Horse compliance can be a significant problem when performing perineural or intrasynovial diagnostic nerve blocks, particularly in the hindlimbs. Many horses are amenable to the diagnostic anaesthetic techniques, either with minimal restraint or placement of a nose twitch and lifting up another of the limbs. Some horses permit a number of blocks to be performed before developing avoidance behaviour. Sometimes the avoidance behaviour can be overcome without sedation.
A study demonstrated sedation of horses for diagnostic anaesthesia does not alter the evaluation of lameness once the sedation has worn off11. Therefore, if necessary for human or equine safety, sedation may become the sensible and necessary approach to perform certain nerve blocks.

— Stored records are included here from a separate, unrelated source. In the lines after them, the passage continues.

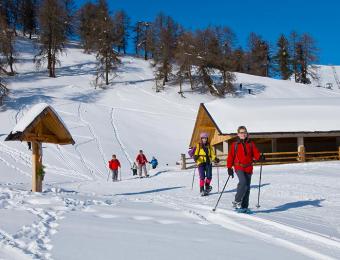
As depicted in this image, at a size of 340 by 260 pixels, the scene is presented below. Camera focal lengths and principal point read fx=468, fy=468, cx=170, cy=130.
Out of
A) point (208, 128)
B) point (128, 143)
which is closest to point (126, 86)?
point (128, 143)

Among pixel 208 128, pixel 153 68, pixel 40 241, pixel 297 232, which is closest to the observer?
pixel 40 241

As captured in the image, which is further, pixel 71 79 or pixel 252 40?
pixel 252 40

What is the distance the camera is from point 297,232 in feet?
20.9

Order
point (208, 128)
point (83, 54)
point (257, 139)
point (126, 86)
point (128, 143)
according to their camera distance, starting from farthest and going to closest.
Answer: point (83, 54), point (126, 86), point (128, 143), point (208, 128), point (257, 139)

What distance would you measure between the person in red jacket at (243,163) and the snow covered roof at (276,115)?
65.3 ft

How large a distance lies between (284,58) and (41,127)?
7550 centimetres

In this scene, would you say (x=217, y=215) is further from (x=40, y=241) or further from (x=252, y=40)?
(x=252, y=40)

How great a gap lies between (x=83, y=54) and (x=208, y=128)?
50.9m

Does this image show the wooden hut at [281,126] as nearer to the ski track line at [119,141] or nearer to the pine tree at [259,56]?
the ski track line at [119,141]

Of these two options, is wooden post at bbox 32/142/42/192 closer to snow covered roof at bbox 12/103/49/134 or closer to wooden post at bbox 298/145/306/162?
snow covered roof at bbox 12/103/49/134

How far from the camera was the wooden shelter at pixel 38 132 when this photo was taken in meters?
12.5

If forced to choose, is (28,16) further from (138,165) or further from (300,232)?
(300,232)

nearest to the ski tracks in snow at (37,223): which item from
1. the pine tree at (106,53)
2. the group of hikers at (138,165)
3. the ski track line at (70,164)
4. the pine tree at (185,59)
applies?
the group of hikers at (138,165)

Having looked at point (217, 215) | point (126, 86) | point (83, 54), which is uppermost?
point (83, 54)
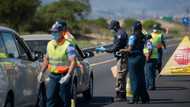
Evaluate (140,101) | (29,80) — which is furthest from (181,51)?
(29,80)

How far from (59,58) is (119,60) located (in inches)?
205

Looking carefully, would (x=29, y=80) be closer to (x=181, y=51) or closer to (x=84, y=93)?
(x=84, y=93)

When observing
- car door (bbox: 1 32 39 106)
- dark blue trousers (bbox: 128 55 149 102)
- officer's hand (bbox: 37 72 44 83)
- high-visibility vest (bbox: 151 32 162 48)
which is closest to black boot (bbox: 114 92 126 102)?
dark blue trousers (bbox: 128 55 149 102)

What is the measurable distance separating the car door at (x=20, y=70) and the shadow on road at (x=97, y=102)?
3235 mm

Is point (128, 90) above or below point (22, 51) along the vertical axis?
below

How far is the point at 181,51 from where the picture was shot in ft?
87.1

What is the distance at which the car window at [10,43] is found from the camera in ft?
42.7

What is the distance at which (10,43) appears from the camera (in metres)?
13.3

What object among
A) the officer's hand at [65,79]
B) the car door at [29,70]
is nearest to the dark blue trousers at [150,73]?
the car door at [29,70]

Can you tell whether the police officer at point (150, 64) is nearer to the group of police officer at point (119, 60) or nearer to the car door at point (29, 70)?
the group of police officer at point (119, 60)

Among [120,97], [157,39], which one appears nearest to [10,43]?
[120,97]

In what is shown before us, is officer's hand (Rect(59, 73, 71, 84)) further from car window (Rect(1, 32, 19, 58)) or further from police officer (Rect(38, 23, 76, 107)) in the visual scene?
car window (Rect(1, 32, 19, 58))

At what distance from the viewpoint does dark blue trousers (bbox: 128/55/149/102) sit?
17.2 m

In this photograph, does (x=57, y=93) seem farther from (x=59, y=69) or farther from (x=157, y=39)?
(x=157, y=39)
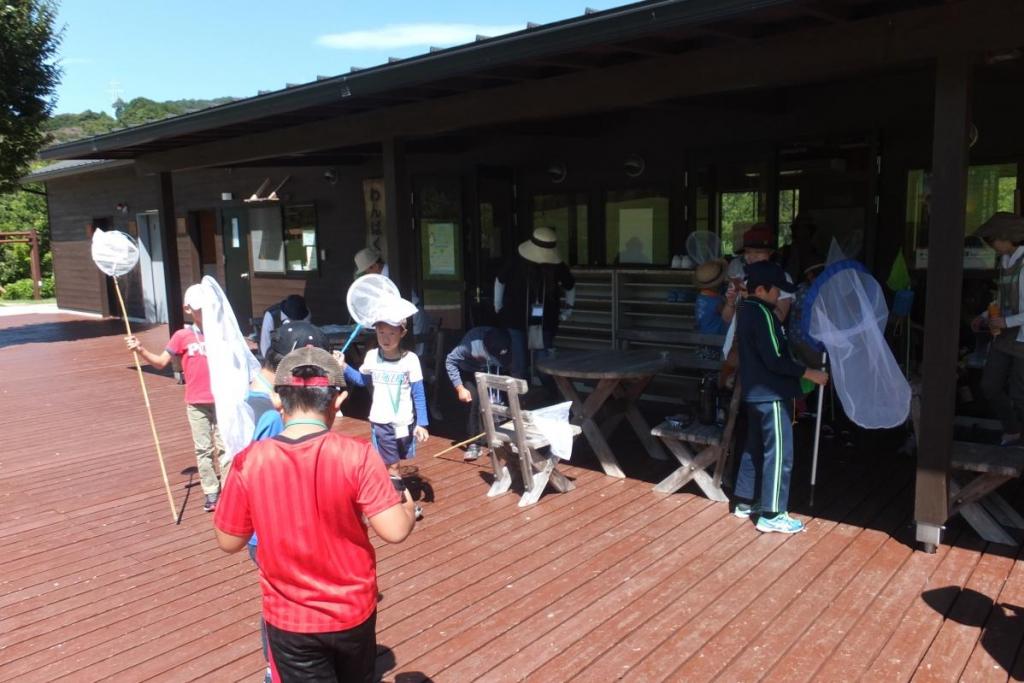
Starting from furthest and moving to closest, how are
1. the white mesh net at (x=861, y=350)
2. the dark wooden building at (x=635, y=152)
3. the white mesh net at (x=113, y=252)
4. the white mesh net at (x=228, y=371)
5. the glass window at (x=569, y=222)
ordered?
the glass window at (x=569, y=222)
the white mesh net at (x=113, y=252)
the white mesh net at (x=861, y=350)
the dark wooden building at (x=635, y=152)
the white mesh net at (x=228, y=371)

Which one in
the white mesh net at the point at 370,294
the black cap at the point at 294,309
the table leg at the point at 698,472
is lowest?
the table leg at the point at 698,472

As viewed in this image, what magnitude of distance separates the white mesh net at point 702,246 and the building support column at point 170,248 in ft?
18.9

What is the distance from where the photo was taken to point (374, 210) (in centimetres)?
1030

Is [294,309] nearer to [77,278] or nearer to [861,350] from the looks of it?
[861,350]

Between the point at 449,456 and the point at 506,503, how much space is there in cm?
118

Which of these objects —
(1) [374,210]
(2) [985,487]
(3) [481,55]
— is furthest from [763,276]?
(1) [374,210]

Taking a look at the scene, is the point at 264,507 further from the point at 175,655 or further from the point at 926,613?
the point at 926,613

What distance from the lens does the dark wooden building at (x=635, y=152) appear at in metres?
3.71

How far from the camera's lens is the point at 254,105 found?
20.3 ft

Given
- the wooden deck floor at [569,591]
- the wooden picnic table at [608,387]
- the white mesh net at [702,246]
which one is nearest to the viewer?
the wooden deck floor at [569,591]

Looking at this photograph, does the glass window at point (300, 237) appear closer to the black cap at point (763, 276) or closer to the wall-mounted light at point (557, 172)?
the wall-mounted light at point (557, 172)

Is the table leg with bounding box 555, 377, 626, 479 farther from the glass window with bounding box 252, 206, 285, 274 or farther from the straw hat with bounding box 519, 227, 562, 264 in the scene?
the glass window with bounding box 252, 206, 285, 274

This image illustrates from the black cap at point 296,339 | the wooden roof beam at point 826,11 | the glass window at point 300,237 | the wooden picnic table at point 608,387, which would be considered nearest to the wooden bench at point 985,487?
the wooden picnic table at point 608,387

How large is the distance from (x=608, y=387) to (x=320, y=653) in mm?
3229
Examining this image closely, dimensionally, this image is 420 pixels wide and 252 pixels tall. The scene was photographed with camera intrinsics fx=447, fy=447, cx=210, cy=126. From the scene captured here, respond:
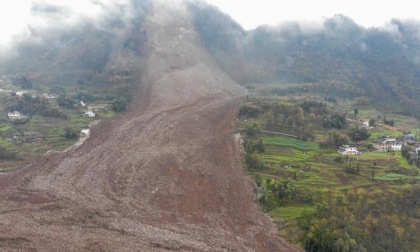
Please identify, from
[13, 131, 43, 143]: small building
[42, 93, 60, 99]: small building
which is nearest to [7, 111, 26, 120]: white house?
[13, 131, 43, 143]: small building

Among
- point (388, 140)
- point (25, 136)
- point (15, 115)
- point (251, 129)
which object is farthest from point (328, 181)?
point (15, 115)

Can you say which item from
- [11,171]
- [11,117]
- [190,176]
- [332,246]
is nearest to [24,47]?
[11,117]

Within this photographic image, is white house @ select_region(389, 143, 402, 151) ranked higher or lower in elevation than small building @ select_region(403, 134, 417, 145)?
lower

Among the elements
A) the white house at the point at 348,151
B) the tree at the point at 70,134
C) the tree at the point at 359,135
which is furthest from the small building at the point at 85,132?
the tree at the point at 359,135

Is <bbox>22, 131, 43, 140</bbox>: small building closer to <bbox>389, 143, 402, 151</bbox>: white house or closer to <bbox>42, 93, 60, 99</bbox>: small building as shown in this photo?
<bbox>42, 93, 60, 99</bbox>: small building

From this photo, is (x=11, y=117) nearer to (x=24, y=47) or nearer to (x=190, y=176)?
(x=190, y=176)

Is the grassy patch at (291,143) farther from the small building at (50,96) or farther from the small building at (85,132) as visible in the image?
the small building at (50,96)
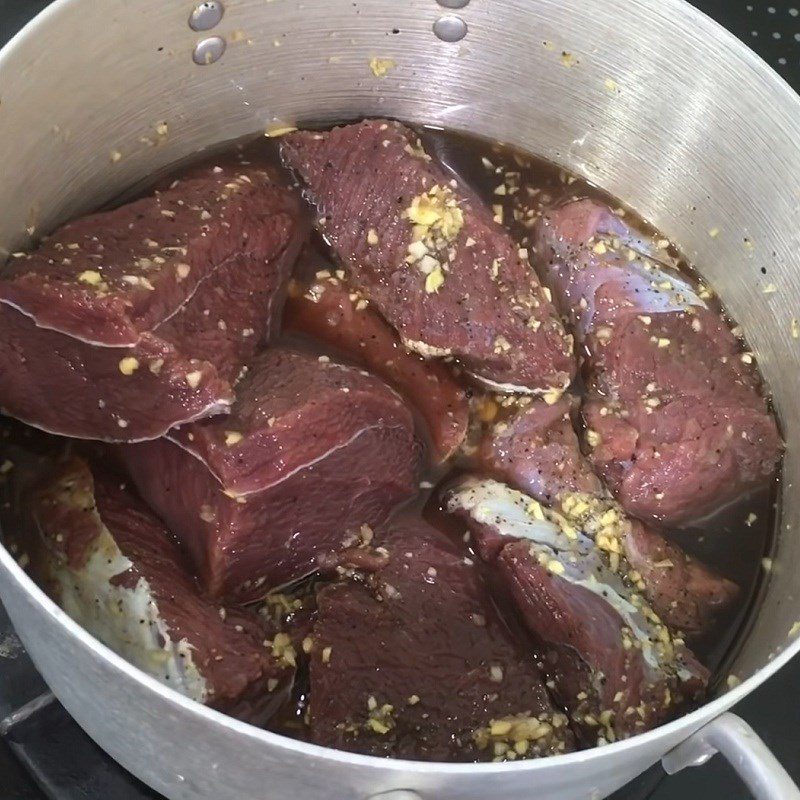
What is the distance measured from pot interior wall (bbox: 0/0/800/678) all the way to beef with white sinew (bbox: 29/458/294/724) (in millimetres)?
536

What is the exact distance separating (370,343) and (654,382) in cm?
62

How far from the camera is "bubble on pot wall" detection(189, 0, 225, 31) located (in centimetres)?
171

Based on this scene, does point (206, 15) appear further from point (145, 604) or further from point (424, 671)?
point (424, 671)

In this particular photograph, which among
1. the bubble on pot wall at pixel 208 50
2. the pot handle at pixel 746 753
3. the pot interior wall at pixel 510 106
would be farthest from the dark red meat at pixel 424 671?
the bubble on pot wall at pixel 208 50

Contraindications for nerve blocks would include a severe lameness suspected to be a fracture, cellulitis, moderate soft tissue swelling or a local wound. The most common complications associated with diagnostic nerve blocks are swelling at the site of injection, either in response to the substance or due to haematoma formation. Rare complications include infection of the tissue (perineural), infection of the synovial structure (intrasynovial), peripheral neuropathy (cubital and shoulder joint anaesthesia) and bent or broken needles.
Once the lameness has been localised to an anatomical region, diagnostic imaging can begin. Choice of diagnostic imaging modality is important to maximise the efficiency of reaching a diagnosis and to minimise the effect on the client’s wallet. The most common diagnostic imaging modalities would be ultrasound and/or radiography, which can aid in reaching a definitive diagnosis in many cases. Other cases may require the use of nuclear scintigraphy, MRI or CT to reach a definitive diagnosis.
In conclusion, lameness evaluation in the horse is best approached in a systematic, methodical and patient manner. The key to becoming successful in lameness diagnosis is development of the ability to recognise and grade lameness consistently, and to accurately perform the diagnostic nerve blocks. Once the anatomical location of the lameness is found, half of the task has been accomplished.